Montag, 25. Februar 2013

Gaetano Donizetti, drei Opern im Jahr

Seinen Durchbruch hatte Donizetti 1830 mit Anna Bolena am Teatro Carcano in Milano. Zum ersten Mal nach acht Jahren kam damit wieder eine Oper in der lombardischen Hauptstadt heraus, aber eben nicht an der berühmten Scala, an der er bei seinem Mailänder Debüt 1822 mit der Komödie Chiara e Serafina nicht besonders erfolgreich gewesen war. Bald nach Anna Bolena sollten aber Opern Donizettis in Mailand ausschließlich an der Scala herauskommen. Trotzdem blieb Neapel sein Hauptwirkungsort, wo 1836 seine vielleicht folgenreichste Oper herauskommen sollte, Lucia di Lammermoor. Im Schnitt ließ sich Donizetti seit 1822 jedes Jahr drei Mal von einem Theater mit der Neukomposition einer Oper beauftragen. Diese Frequenz behielt er bis 1843 bei, bis seine Krankheit ihn zum Rückzug aus dem öffentlichen Leben zwang.
Nach Ugo conte di Parigi 1832 war 1833 Lucrezia Borgia somit die dritte Oper, die Donizetti für die Scala schrieb. Um den Auftrag gab es noch eine kleine Verwirrung, auch der ältere (und berühmtere) Saverio Mercadante glaubte, den Auftrag zu haben, Felice Romanis Libretto nach dem Drama von Victor Hugo zu vertonen. Donizetti aber setzte sich durch und schrieb ein Werk, das sich in vielerlei Hinsicht vom Üblichen unterschied. Mit nur neun "Nummern" in einem Prolog und drei Akten bricht er aus dem Kanon der Nummernoper aus, indem er größere dramaturgische Einheiten schuf. Die Auftrittsarie der Titelfigur ist keine mehrteilige Kavatine, sondern eine Romanze, zudem eine Romanze, die nicht nur ein Gefühl ausbreitet, sondern gleich in die Handlung führt. Lucrezia bewundert die Schönheit dessen, den sie gesucht hat, ihres Sohnes Gennaro, der schläft. Das Terzett im Finale des 1. Aktes wird als Duett zu Ende geführt, nachdem der Herzog die Szene verlassen hat. Nur die Aria finale folgt ganz der Tradition, so verlangte es die Sängerin der Uraufführung, Henriette Méric-Lalande. Es half ihr übrigens nicht wirklich, die Sängerin des Maffio Orsini, Marietta Brambilla, überzeugte das Publikum mehr als sie. Den Schluss haben Donizetti gegenüber Victor Hugo wesentlich verändert, sicher aus Angst vor der Zensur, möglicherweise auch auf Druck der Zensur. Bei Hugo nämlich ersticht Gennaro Lucrezia, erst dann gesteht sie ihm dass sie seine Mutter ist, worauf er dann das Fläschchen mit dem Gegengift wegwirft, um mit ihr zu sterben. Die Version Romanis ist aber immer noch dramatisch genug und konnte durchaus nicht überall ohne weitere Änderungen gespielt werden.

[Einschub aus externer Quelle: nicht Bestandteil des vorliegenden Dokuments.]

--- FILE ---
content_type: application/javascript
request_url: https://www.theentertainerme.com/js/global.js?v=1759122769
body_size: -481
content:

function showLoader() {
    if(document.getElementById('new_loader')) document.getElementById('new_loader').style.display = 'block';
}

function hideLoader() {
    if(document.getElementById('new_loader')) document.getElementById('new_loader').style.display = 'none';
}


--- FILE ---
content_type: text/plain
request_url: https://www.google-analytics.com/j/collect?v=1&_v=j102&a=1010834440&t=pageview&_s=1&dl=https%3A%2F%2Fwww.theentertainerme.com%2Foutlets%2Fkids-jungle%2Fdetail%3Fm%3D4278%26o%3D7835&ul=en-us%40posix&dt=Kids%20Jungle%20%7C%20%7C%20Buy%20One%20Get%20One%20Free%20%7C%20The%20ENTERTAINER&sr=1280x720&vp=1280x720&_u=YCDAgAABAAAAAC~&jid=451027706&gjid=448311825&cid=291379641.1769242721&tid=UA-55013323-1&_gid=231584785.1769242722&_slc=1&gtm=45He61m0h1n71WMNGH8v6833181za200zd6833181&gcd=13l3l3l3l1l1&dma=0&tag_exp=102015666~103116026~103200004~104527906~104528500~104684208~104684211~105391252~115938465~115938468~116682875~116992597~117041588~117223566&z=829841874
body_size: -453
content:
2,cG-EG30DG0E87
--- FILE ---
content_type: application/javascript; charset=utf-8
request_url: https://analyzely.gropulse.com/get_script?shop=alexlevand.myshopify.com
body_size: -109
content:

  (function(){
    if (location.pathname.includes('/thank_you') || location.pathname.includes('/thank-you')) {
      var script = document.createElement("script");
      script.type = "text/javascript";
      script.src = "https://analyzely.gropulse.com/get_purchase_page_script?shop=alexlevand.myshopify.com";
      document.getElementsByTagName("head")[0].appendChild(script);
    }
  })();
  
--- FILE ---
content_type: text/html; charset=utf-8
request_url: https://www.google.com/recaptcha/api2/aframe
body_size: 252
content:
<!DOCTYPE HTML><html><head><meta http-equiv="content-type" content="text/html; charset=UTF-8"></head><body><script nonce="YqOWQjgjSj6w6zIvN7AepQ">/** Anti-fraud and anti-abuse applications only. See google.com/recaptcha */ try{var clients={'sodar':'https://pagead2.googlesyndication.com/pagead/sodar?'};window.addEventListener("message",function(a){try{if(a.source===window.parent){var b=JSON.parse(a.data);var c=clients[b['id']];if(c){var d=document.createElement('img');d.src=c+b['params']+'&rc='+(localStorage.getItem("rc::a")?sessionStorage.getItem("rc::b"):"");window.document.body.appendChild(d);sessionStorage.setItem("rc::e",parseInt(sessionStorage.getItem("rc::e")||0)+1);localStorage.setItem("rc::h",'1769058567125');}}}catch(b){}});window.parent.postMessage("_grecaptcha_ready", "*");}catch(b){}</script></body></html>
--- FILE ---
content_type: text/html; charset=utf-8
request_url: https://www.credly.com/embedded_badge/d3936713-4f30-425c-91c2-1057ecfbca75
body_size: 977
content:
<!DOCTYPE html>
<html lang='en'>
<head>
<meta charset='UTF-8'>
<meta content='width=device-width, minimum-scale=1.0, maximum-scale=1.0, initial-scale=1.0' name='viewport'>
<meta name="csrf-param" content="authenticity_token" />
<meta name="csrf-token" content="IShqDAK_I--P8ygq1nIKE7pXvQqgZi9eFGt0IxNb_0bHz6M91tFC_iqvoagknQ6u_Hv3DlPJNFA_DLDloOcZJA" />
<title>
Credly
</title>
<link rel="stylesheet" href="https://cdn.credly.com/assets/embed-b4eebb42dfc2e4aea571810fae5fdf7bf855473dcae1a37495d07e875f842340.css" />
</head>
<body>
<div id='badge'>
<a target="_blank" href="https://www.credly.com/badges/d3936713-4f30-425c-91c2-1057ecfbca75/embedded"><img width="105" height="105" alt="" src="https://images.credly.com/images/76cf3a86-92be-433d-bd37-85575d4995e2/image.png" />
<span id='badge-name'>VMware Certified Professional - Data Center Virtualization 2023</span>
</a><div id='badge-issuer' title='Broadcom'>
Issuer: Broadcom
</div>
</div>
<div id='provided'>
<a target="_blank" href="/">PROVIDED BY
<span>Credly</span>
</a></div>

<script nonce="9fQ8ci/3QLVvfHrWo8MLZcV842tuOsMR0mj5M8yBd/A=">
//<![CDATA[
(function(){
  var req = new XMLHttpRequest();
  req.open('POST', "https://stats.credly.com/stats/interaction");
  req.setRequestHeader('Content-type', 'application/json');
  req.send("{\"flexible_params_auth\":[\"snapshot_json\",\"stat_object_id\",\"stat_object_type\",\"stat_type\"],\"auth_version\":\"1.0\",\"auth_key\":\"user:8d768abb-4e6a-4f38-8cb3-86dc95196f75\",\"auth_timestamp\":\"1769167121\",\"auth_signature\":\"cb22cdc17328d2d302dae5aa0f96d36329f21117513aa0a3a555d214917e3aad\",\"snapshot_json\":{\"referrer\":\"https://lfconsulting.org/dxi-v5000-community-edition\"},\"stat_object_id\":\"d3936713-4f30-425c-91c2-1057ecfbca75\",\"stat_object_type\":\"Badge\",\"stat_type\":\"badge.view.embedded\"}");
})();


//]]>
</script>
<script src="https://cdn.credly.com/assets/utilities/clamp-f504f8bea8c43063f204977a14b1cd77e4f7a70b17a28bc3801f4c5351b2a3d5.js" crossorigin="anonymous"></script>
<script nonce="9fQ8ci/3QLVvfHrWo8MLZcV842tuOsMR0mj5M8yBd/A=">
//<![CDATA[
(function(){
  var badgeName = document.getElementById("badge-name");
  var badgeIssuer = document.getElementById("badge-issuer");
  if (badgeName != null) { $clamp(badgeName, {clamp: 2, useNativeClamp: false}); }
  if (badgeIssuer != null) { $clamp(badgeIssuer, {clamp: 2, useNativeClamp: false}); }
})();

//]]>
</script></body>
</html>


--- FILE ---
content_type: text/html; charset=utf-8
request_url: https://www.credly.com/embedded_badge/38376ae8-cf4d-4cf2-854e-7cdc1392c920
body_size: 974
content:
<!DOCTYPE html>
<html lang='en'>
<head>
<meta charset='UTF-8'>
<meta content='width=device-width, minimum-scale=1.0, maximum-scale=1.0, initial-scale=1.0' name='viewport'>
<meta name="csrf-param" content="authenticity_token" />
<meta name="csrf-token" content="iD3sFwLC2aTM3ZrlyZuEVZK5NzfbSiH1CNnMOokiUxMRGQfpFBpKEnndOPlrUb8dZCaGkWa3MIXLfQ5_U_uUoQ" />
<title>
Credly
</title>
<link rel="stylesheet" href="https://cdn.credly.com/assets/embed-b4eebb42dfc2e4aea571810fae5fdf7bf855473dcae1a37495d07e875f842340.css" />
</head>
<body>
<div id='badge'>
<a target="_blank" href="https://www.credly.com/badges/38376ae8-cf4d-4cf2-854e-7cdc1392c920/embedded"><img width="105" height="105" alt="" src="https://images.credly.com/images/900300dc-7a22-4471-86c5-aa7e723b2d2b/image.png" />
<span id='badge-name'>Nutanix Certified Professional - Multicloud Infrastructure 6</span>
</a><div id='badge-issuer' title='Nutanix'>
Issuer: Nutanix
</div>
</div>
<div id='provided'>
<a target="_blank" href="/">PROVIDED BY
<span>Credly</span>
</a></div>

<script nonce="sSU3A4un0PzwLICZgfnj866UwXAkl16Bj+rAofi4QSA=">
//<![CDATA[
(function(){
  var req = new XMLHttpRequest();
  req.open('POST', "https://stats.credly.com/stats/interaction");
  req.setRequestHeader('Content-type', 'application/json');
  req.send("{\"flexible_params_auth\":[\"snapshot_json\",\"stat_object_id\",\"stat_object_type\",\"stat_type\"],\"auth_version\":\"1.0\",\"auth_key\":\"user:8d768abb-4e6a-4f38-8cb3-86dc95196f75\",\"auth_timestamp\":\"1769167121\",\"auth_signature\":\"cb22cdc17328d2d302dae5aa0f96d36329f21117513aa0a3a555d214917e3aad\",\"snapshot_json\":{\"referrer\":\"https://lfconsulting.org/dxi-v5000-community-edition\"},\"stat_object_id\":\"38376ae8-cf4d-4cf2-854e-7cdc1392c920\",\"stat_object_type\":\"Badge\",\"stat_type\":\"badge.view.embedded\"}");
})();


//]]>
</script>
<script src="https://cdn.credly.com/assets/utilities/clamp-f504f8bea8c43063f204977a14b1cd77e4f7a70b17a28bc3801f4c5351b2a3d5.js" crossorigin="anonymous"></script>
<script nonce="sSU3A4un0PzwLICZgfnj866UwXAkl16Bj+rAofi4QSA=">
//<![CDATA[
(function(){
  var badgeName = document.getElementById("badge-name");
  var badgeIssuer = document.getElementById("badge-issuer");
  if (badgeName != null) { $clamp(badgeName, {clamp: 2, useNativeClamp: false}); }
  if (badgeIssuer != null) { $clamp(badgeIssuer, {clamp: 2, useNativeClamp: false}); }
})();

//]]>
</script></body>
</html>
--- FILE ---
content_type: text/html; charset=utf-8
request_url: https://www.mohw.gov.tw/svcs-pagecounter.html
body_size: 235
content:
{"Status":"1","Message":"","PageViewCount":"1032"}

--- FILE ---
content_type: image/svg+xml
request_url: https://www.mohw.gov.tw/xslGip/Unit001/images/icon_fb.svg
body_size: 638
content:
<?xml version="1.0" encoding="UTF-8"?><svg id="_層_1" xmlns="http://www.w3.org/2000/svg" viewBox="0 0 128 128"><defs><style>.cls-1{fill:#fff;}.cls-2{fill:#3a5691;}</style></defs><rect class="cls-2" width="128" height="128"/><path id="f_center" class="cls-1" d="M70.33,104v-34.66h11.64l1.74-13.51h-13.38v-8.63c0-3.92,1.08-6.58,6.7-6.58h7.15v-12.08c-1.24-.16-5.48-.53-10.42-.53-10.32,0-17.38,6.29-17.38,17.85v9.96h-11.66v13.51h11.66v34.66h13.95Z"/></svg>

1840 hat Donizetti Lucrezia Borgia umgearbeitet und dabei u. a. eine Tenorarie hinzukomponiert, die heute oft mit einbezogen wird. Donizettis Klavierauszug übrigens ist in drei Akte aufgeteilt und nicht in einen Prolog und zwei Akte. Diese Einteilung ist von Felice Romani, der sich auch im Vorwort zum Libretto dazu äußerte: er wollte die "Einheit des Orts" wahren, indem er die Szenen, die etwas früher in Venedig und nicht in Ferrara spielen, in einen Prolog fasst. Donizetti war das offenbar nicht so wichtig.